Public inquiry after public inquiry has revealed that data is misused by public services, whether because the value of data is misunderstood or because departments struggle to access information that is siloed and often poor in quality.

Last year, Freeguard wrote a joint letter urging the government to "fix the plumbing and sort out its data infrastructure", and calling for the appointment of a leader who might get a grip on data in government. Now in 2020, the deadline has passed, and the government hasn't clarified when the CDO will be recruited. 

A long-awaited new national data strategy was published this month, which reiterated that the Cabinet Office will recruit a chief data officer for government, but no time-frame was specified. 

Crucially, nor was there much exactitude on the job description: the strategy only states that the future CDO will oversee the Government Digital Services and lead the Digital, Data and Technology Profession department.

SEE: What is a Chief Data Officer? Everything you need to know about the CDO role

In other words, the CDO's responsibilities match, word for word, those laid out in the new GCDO's job description. How both candidates will work together is still to-be-defined, or so it seems. 

"It's already a fractured landscape with lots of different players," says Freeguard, "and one needs to be very careful when bringing one more in. It would be helpful if the government could clarify exactly who will be in those roles and when we can expect an appointment, but also what the respective responsibilities will be and how the two roles will work together," he continued.

While it is one thing to appoint leaders to drive digital change across public services, it is equally important to do this strategically – and the government's approach so far seems to lack clarity. 

For Mark Thompson, professor of digital economy at the University of Exeter, a politically backed and clearly defined plan of action is exactly what the government is missing. Thompson argues that the transformation of public services should rather be treated as a business-model question, to allow for proactive structural change. 

"(This) is in my view the only thing that has a chance of achieving anything more than tinkering around the edges of an essentially broken, C20, legacy organisation that is failing citizens," Thompson tells ZDNet. "So appoint a Chief Digital Officer by all means, but don't bother unless she or he has top political backing, that is sustained throughout a five-year programme of radical change." 

The UK is now nearing the ten-year anniversary of the creation of the Government Digital Service – the first unit that was formed specifically as part of the Cabinet Office plan to bring new technologies to public services. 
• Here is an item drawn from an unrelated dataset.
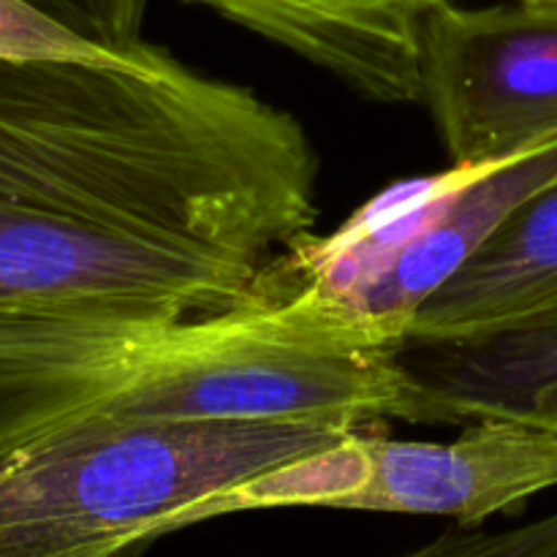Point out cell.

Mike Bracken was appointed executive director of the organisation when it launched in 2011. He expressed his hopes and aspirations at the time in a blog post: "I know that in several years' time there will need to be a culture of digital innovation at the heart of public service delivery, and those with new digital skills should consider working within Government as attractive as working for a technology company," wrote Bracken.

And nine years later, one thing appears certain: it is hard to imagine the government ever matching top Silicon Valley unicorns without a digital leader empowered to coordinate change at the very top. It remains to be seen what tools the future GCDO and CDO will have at their disposal to drive the transformation of government – that is, when and if the recruitment process finally succeeds.